Some ethnic Russians here said bubbling anti-Russian sentiment had forced them to conceal their Russian identity, even as they insisted they had no intention of leaving Georgia, where they had lived for decades.

Vera Tsereteli, who moved from Moscow to Tbilisi more than 30 years ago, said her Georgian friends still greeted her with a kiss even as they teased her by calling her an “occupier.” She is unable to speak Georgian, and she said she was now wary of speaking Russian in public.

[. . .]

“During Soviet times, it was prestigious to speak Russian and a sign of being educated and refined,” she said. “Now, Russia is associated with occupation, annexation and refugees.”

Irina Minasyan, a Russian-speaking Georgian of Armenian descent, said she feared her 13-year-old son, Edgar, could face limited career prospects because he attended a Russian school in Tbilisi. “A lot of people have switched their children from Russian to Georgian schools since the war began,” she said. “The young generation is anti-Russian, and I worry about Edgar’s future.”


The intensity of ethnic warfare in a particular region varies according to the distance from the battlefield.

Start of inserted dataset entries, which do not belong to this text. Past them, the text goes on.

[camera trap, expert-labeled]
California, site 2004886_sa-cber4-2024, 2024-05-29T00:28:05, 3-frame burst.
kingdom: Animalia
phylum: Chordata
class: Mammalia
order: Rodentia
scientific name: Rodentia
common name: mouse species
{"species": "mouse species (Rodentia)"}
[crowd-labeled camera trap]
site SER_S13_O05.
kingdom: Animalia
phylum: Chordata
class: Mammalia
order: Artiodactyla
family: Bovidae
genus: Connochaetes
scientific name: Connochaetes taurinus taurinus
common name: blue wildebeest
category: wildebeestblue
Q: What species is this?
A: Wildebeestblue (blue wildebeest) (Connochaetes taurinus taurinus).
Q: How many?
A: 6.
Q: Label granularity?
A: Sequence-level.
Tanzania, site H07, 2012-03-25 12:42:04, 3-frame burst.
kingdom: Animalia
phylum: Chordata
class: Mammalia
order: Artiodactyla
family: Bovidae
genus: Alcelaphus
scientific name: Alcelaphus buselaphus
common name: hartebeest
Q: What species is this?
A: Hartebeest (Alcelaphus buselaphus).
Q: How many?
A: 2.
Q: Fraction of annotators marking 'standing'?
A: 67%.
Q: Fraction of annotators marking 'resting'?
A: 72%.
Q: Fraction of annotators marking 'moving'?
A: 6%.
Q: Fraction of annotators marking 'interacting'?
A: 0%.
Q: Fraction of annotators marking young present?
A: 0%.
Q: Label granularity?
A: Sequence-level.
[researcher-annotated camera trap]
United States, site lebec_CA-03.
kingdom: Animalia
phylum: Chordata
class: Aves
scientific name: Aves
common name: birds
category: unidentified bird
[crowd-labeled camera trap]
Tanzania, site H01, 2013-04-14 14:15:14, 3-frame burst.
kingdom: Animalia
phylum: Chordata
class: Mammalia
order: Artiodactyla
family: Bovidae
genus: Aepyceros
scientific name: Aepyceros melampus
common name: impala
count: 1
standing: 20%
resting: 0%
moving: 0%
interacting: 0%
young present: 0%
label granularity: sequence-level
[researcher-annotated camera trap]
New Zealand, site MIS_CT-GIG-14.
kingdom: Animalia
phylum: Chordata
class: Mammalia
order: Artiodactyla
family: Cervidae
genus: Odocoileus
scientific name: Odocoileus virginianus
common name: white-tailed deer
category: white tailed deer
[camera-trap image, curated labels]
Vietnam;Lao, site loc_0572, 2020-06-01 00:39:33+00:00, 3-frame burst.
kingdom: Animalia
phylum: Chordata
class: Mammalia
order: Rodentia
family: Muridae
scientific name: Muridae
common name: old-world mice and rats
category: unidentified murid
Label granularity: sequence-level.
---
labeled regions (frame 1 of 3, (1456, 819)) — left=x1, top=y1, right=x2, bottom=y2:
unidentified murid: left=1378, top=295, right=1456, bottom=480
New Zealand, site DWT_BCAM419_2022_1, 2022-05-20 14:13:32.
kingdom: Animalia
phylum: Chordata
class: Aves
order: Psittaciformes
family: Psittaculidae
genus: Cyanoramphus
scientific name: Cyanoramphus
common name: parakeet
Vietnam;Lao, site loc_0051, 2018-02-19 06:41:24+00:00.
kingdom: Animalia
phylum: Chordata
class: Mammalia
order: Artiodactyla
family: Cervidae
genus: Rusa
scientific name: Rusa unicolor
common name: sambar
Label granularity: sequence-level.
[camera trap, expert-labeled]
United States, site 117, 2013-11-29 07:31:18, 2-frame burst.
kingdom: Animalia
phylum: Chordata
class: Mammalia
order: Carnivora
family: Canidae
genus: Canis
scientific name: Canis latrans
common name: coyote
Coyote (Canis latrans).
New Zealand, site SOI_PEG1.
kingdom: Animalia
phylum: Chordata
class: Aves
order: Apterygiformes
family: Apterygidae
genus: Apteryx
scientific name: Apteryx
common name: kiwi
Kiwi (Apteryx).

In a South Ossetia marked by bitter disputes between neighbourhoods and even between family members, the net result of the Ossetian victory is the (likely) permanent displacement of ethnic Georgians from their territory. In Tbilisi, spared the direct impact of warfare in bouts of ethnic warfare, ethnic Russians and other Russophones survive more-or-less well. This is common throughout: In the former Yugoslavia, the only ethnic cleansings of ethnic minorities in inner Serbia or Vojvodina occurred in the Croat villages f the Vojvodina and perhaps in the intimidation of Muslims in the Sanjak area, while the bodies of ethnic Albanians who, massacred, were dumped into various bodies of water in inner Serbia came not from Belgrade or Kragujevac or Novi Sad but from Kosovo.